Document section
News & Updates President’s Update

President’s Update, Jun. ’21: FORE’s Strategy Aligns with Federal Priorities for Ending Drug Overdose and Addiction Crisis

June 02, 2021

In April, the Biden-Harris administration announced its priorities for ending our country’s drug overdose and addiction crisis. I welcome the administration’s sense of urgency and strong public health approach; drug overdoses, mostly involving opioids, appear to have cost a record 90,000 lives in the 12 months ending in September 2020, in part due to worse access to treatment and recovery services during the pandemic and increased stressors such as economic and isolation. I also appreciate the administration’s commitment to reduce racial inequities in our health care, drug policy, and criminal justice systems. For too long, we have criminalized drug use in communities of color while treating addiction as a medical problem for white Americans.

The priorities put forth by the White House align with FORE’s approach, and the work of our grantees offers lessons and models for the nation.

Expanding access to evidence-based treatment

Noting that “addiction treatment and mainstream health care have existed in two separate systems,” the administration proposed several tacks to make it easier for people to find treatment. FORE is funding 20 projects, committing more than $10 million, to expand access to treatment for underserved populations, including people of color, those in rural and tribal communities, and those involved with the criminal justice system.

Excerpted data

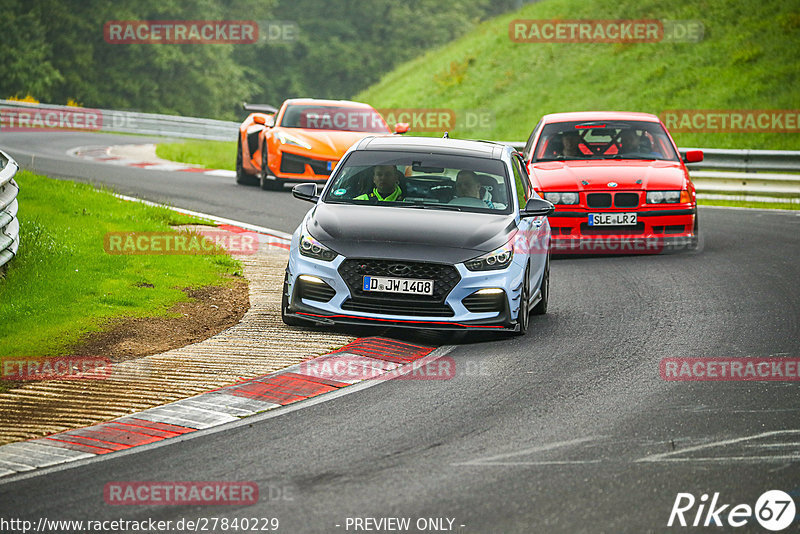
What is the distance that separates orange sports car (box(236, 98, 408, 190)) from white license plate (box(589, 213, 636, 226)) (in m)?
6.50

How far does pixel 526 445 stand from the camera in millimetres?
6598

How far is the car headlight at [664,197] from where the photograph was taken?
1441 cm

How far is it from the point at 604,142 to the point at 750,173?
27.4ft

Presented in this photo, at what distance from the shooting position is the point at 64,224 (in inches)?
557

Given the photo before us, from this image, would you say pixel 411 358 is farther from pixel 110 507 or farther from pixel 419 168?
pixel 110 507

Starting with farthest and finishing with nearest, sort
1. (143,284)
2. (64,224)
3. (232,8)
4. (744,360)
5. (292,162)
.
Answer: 1. (232,8)
2. (292,162)
3. (64,224)
4. (143,284)
5. (744,360)

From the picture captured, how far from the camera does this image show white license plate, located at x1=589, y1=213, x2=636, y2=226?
14320mm

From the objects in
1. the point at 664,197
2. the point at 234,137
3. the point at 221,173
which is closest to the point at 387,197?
the point at 664,197

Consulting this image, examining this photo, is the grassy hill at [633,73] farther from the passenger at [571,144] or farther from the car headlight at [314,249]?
the car headlight at [314,249]

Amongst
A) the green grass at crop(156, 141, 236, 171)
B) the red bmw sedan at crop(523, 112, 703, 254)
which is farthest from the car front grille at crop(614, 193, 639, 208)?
the green grass at crop(156, 141, 236, 171)

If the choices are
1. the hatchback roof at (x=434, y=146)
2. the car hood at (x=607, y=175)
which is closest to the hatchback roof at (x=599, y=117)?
the car hood at (x=607, y=175)

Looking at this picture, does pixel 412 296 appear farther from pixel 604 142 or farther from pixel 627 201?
pixel 604 142

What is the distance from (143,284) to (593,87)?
2931 centimetres

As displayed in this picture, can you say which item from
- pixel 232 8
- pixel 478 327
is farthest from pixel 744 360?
pixel 232 8
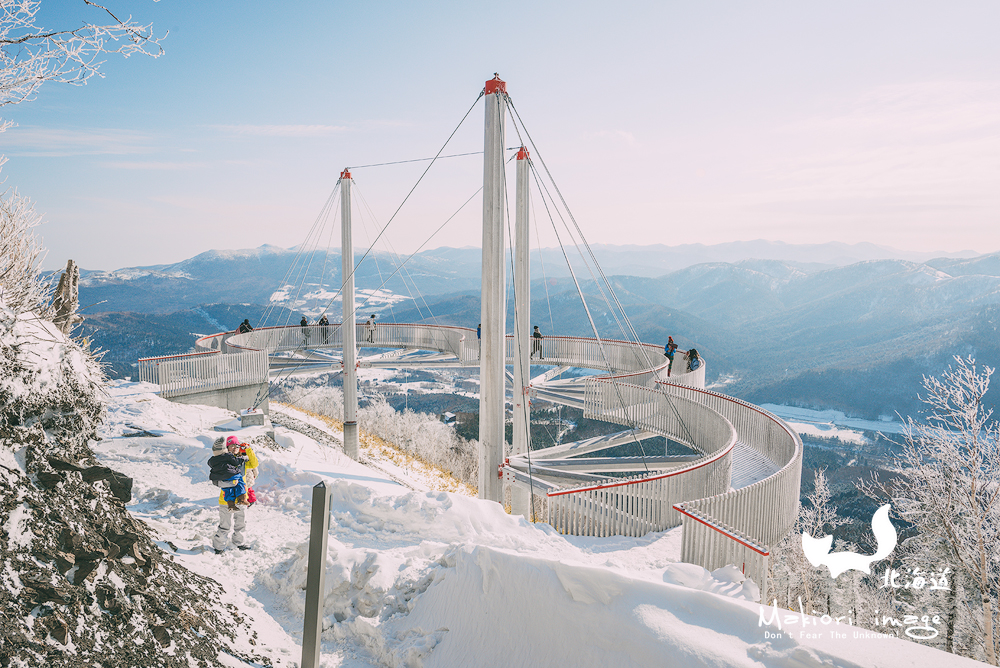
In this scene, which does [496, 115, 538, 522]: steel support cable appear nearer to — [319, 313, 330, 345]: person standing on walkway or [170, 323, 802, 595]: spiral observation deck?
[170, 323, 802, 595]: spiral observation deck

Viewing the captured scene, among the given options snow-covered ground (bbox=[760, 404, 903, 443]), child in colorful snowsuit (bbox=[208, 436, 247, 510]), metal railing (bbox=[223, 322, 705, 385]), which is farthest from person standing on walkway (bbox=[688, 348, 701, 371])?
snow-covered ground (bbox=[760, 404, 903, 443])

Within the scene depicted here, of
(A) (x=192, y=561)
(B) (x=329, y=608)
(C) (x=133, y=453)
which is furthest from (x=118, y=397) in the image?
(B) (x=329, y=608)

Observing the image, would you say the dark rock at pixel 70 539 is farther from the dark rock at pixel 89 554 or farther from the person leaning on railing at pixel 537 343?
the person leaning on railing at pixel 537 343

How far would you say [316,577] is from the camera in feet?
12.0

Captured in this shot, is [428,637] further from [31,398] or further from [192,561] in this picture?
[31,398]

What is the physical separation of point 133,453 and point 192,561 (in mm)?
5571

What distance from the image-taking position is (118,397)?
1488cm

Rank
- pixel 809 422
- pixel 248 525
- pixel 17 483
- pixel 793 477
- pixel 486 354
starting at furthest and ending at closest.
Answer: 1. pixel 809 422
2. pixel 486 354
3. pixel 793 477
4. pixel 248 525
5. pixel 17 483

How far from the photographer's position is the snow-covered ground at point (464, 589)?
15.1ft

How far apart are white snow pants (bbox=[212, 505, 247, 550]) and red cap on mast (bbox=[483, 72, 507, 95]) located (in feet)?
28.9

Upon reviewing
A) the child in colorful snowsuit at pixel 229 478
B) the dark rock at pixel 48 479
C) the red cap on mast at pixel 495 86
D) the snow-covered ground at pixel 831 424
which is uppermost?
the red cap on mast at pixel 495 86

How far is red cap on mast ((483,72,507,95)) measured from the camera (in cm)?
1062

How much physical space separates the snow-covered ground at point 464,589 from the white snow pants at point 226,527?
143 millimetres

Activity list
1 – According to the President's Update, why does the author welcome the administration's sense of urgency? Answer in one to three sentences.
2 – Copy the President's Update word for word between "In April, the" and "for the nation.", inclusive.
These records come from a separate source.

Answers for each item
1 – Drug overdoses, mostly involving opioids, appear to have cost a record 90,000 lives in the 12 months ending in September 2020. The update attributes this partly to worse access to treatment and recovery services during the pandemic and to increased stressors.

2 –
In April, the Biden-Harris administration announced its priorities for ending our country’s drug overdose and addiction crisis. I welcome the administration’s sense of urgency and strong public health approach; drug overdoses, mostly involving opioids, appear to have cost a record 90,000 lives in the 12 months ending in September 2020, in part due to worse access to treatment and recovery services during the pandemic and increased stressors such as economic and isolation. I also appreciate the administration’s commitment to reduce racial inequities in our health care, drug policy, and criminal justice systems. For too long, we have criminalized drug use in communities of color while treating addiction as a medical problem for white Americans.

The priorities put forth by the White House align with FORE’s approach, and the work of our grantees offers lessons and models for the nation.